Multidimensional Classification Analysis of Stainless Steel Wheels

1. Classification Methods for Stainless Steel Wheels

Stainless steel wheels come in a wide variety. The Chinese standard GB/T 20878-2007 includes over 140 types, while in practical use, there are more than 200 types. Due to differences in composition, properties, and applications, stainless steels are classified in several ways, generally as follows:

(1) Classification by Main Chemical Elements
According to the primary elements or special alloying elements in the steel, stainless steels can be generally classified as:

• Chromium stainless steel (represented by Cr13 series)

• Chromium-nickel stainless steel (represented by Cr18Ni8 series)

• Chromium-nickel-molybdenum stainless steel

• Chromium-nickel-manganese stainless steel

• High-nitrogen stainless steel

• High-molybdenum stainless steel

(2) Classification by Metallographic Structure
This is the most traditional classification method. The microstructure of stainless steel is closely related to its chemical composition and heat treatment condition. Based on whether phase transformations occur during heating or cooling, and the main microstructure at room temperature, stainless steels are classified as:

• Martensitic stainless steel

• Austenitic stainless steel

• Ferritic stainless steel

• Austenitic-ferritic (duplex) stainless steel

(3) Classification by Carbon Content and Harmful Impurities
Based on carbon and harmful impurity content, stainless steels can be divided into:

• Standard stainless steel

• Low-carbon stainless steel

• Ultra-low-carbon stainless steel

• High-purity stainless steel

(4) Classification by Corrosion Resistance
Stainless steels may be categorized as:

• Stress corrosion-resistant stainless steel

• Pitting corrosion-resistant stainless steel

• Erosion-resistant stainless steel

(5) Classification by Service Environment
Based on the working medium and environment, stainless steels can be categorized as:

• Nitric acid-resistant stainless steel

• Sulfuric acid-resistant stainless steel

• Urea-resistant stainless steel

• Seawater-resistant stainless steel

(6) Classification by Economized Alloying Elements
Due to the cost and scarcity of certain elements, many countries have developed grades that minimize the use of expensive alloying elements, such as:

• Nickel-saving stainless steel

• Nickel-free stainless steel

• Chromium-saving stainless steel (e.g., steels where silicon or aluminum substitutes part of the chromium)
  Typical examples include Cr-Mn-N and Cr-Mn-Ni-N stainless steels.

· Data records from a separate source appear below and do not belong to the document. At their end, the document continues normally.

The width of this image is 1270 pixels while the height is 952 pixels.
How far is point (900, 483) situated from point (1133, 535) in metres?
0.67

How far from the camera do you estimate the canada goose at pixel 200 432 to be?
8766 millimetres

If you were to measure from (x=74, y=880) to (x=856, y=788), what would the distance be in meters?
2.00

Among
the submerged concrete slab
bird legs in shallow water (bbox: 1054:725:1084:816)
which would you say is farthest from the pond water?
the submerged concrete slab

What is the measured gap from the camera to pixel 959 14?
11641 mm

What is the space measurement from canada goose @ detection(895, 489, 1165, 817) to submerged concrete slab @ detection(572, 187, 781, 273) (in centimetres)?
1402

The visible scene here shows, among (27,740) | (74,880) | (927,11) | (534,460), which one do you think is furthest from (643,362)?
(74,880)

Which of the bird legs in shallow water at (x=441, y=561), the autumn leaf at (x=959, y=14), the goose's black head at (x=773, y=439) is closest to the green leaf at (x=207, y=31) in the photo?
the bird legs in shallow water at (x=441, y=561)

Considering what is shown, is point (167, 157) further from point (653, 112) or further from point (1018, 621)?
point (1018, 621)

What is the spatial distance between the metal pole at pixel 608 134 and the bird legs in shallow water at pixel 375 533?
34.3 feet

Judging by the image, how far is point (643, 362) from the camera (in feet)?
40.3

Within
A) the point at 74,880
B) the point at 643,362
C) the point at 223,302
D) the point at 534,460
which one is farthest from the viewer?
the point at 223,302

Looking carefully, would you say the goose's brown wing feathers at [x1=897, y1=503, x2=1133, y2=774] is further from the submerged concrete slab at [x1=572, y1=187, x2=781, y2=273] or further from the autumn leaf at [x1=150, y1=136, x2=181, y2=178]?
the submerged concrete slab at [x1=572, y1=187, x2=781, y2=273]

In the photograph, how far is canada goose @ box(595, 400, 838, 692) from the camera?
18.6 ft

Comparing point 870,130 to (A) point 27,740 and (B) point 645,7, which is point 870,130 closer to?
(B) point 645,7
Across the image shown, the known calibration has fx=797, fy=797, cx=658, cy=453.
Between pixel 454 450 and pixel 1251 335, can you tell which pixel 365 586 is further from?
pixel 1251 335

(7) Classification by Special Alloying Elements
Based on specific alloying elements, stainless steels can be classified as:

• High-silicon stainless steel

• High-molybdenum stainless steel

• High-nitrogen stainless steel

(8) Classification by Functional Characteristics
According to functional properties, stainless steels can be categorized as:

• Cryogenic and ultra-low-temperature stainless steel

• Non-magnetic stainless steel

• High-strength stainless steel

• Superplastic stainless steel

• Free-machining stainless steel

• Heat-resistant stainless steel

2. Classification Method in National Standards

According to GB/T 13304.1-2008, stainless steels are divided into five major categories based on their metallographic structure:

(1) Austenitic Stainless Steel
Mainly consists of austenitic structure with face-centered cubic (FCC) crystal structure (γ phase). These steels are non-magnetic but may develop slight magnetism after cold working. They are primarily strengthened through cold deformation.

(2) Ferritic Stainless Steel
Mainly consists of ferritic structure with body-centered cubic (BCC) crystal structure (α phase). These steels are magnetic and cannot be hardened by heat treatment but can be slightly strengthened through cold working.

(3) Austenitic-Ferritic (Duplex) Stainless Steel
Contains both austenitic and ferritic structures, with the minor phase typically accounting for more than 15% by mass. These steels are magnetic and can be strengthened through cold working.

(4) Martensitic Stainless Steel
Has a martensitic structure, is magnetic, and its mechanical properties can be adjusted through heat treatment.

(5) Precipitation-Hardening Stainless Steel
The base structure is austenitic or martensitic. These steels can be hardened (strengthened) through precipitation hardening (also known as aging treatment), and are commonly used for forged stainless steel wheel components.